Work required:
Rewrite the entries below with every occurrence of "parked car" changed to "parked vehicle" and nothing else altered.

Data lines
※

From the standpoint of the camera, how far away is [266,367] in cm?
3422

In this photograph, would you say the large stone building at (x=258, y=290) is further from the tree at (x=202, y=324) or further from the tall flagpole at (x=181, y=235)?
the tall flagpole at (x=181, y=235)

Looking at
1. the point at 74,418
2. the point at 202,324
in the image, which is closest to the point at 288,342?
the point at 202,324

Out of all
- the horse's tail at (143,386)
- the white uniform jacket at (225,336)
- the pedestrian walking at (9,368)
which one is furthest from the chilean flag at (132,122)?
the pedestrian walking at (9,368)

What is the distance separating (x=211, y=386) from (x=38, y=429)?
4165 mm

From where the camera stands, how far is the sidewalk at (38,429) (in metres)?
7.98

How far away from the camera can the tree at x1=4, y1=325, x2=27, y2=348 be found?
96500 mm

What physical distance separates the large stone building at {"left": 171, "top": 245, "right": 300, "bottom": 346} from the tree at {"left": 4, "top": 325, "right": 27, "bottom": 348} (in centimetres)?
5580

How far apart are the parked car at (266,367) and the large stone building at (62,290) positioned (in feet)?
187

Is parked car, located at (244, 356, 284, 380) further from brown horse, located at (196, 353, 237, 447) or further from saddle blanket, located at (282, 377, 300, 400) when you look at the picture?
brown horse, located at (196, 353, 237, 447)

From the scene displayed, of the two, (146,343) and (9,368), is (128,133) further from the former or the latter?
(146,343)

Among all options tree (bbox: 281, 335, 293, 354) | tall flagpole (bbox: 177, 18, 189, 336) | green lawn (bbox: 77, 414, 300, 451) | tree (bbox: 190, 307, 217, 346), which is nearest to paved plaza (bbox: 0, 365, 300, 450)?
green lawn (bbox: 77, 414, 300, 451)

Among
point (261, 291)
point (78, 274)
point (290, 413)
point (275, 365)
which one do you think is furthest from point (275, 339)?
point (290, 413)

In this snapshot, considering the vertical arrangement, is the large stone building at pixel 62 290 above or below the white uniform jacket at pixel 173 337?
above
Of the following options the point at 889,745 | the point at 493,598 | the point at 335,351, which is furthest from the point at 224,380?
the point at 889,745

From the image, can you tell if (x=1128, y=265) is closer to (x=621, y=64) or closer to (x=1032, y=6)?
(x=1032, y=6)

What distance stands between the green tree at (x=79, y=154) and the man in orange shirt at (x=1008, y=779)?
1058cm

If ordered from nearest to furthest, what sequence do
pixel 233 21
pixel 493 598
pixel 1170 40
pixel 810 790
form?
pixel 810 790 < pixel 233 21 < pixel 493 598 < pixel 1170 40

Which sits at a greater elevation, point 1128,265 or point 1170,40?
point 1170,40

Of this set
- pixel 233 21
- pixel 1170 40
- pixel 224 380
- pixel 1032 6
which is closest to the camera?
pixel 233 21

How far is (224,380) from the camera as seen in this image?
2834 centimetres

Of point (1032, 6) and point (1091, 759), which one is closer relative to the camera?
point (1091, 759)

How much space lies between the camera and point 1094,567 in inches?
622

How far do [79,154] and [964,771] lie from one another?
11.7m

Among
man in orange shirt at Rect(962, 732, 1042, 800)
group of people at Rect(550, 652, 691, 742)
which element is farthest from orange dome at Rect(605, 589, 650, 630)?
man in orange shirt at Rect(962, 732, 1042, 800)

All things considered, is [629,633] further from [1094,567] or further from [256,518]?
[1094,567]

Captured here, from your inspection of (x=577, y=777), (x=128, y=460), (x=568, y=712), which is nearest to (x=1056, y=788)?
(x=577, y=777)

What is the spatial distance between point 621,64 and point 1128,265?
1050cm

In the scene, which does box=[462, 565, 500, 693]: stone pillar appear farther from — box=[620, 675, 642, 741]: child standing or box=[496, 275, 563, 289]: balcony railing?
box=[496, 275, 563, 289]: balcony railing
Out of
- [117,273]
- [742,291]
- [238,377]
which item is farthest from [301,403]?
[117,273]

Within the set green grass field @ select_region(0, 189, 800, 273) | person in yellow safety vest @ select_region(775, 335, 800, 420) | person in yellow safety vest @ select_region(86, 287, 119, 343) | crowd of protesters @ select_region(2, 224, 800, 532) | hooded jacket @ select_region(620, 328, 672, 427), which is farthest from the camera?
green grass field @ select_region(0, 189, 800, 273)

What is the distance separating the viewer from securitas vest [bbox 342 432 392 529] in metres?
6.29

※

Full response:
From the standpoint of the camera, how far away is [266,367] in cm?
3422

In this photograph, would you say the large stone building at (x=258, y=290) is further from the tree at (x=202, y=324) or further from the tall flagpole at (x=181, y=235)?
the tall flagpole at (x=181, y=235)

Looking at
1. the point at 74,418
2. the point at 202,324
in the image, which is closest to the point at 288,342?
the point at 202,324

Out of all
- the horse's tail at (143,386)
- the white uniform jacket at (225,336)
- the pedestrian walking at (9,368)
which one is furthest from the chilean flag at (132,122)?
the pedestrian walking at (9,368)

What is the distance separating (x=211, y=386) from (x=38, y=429)?
4165 mm

From where the camera stands, how far is the sidewalk at (38,429) (in metres)?
7.98

How far away from the camera can the tree at x1=4, y1=325, x2=27, y2=348 be found?
96500 mm

What physical distance separates the large stone building at {"left": 171, "top": 245, "right": 300, "bottom": 346} from the tree at {"left": 4, "top": 325, "right": 27, "bottom": 348} (in centimetres)?
5580

How far apart are the parked vehicle at (266,367) and the large stone building at (62,290) positioned (in feet)?
187

Is parked vehicle, located at (244, 356, 284, 380) further from brown horse, located at (196, 353, 237, 447) or further from saddle blanket, located at (282, 377, 300, 400) when you look at the picture?
brown horse, located at (196, 353, 237, 447)

From the scene displayed, of the two, (146,343) and (9,368), is (128,133) further from the former or the latter?
(146,343)

Among all options tree (bbox: 281, 335, 293, 354) | tall flagpole (bbox: 177, 18, 189, 336) | green lawn (bbox: 77, 414, 300, 451) | tree (bbox: 190, 307, 217, 346), which is nearest to paved plaza (bbox: 0, 365, 300, 450)?
green lawn (bbox: 77, 414, 300, 451)

Among
point (261, 291)
point (78, 274)
point (290, 413)
point (275, 365)
which one do you think is furthest from point (275, 339)?
point (290, 413)

In this snapshot, considering the vertical arrangement, is the large stone building at pixel 62 290 above or below the white uniform jacket at pixel 173 337?
above
Of the following options the point at 889,745 | the point at 493,598 | the point at 335,351, which is furthest from the point at 224,380?
the point at 889,745

From the image, can you tell if (x=1128, y=265) is closer to (x=621, y=64) or closer to (x=1032, y=6)?
(x=1032, y=6)

What distance stands between the green tree at (x=79, y=154) and the man in orange shirt at (x=1008, y=779)?
1058cm

If ordered from nearest to furthest, what sequence do
pixel 233 21
pixel 493 598
pixel 1170 40
pixel 810 790
form?
pixel 810 790 < pixel 233 21 < pixel 493 598 < pixel 1170 40

Which sits at a greater elevation, point 1128,265 or point 1170,40?
point 1170,40

Of this set
- pixel 233 21
- pixel 1170 40
- pixel 224 380
- pixel 1032 6
which is closest to the camera?
pixel 233 21

How far is (224,380) from the camera as seen in this image?
2834 centimetres

Of point (1032, 6) and point (1091, 759), which one is closer relative to the camera?
point (1091, 759)

How much space lies between the camera and point 1094,567 in inches?
622

How far do [79,154] and [964,771] lie from one another?
11.7m

Among
man in orange shirt at Rect(962, 732, 1042, 800)
group of people at Rect(550, 652, 691, 742)
which element is farthest from orange dome at Rect(605, 589, 650, 630)?
man in orange shirt at Rect(962, 732, 1042, 800)

All things considered, is [629,633] further from [1094,567] or further from [256,518]?
[1094,567]

Captured here, from your inspection of (x=577, y=777), (x=128, y=460), (x=568, y=712), which is nearest to (x=1056, y=788)?
(x=577, y=777)

What is the spatial distance between point 621,64 and point 1128,265?
1050cm

In the scene, which does box=[462, 565, 500, 693]: stone pillar appear farther from — box=[620, 675, 642, 741]: child standing or box=[496, 275, 563, 289]: balcony railing?
box=[496, 275, 563, 289]: balcony railing
Out of
- [117,273]
- [742,291]
- [238,377]
which item is farthest from [301,403]?
[117,273]

Within the set green grass field @ select_region(0, 189, 800, 273) | person in yellow safety vest @ select_region(775, 335, 800, 420) | person in yellow safety vest @ select_region(86, 287, 119, 343) | crowd of protesters @ select_region(2, 224, 800, 532) | hooded jacket @ select_region(620, 328, 672, 427), which is farthest from the camera?
green grass field @ select_region(0, 189, 800, 273)

What is the distance separating the viewer from securitas vest [bbox 342 432 392 529] in metres?
6.29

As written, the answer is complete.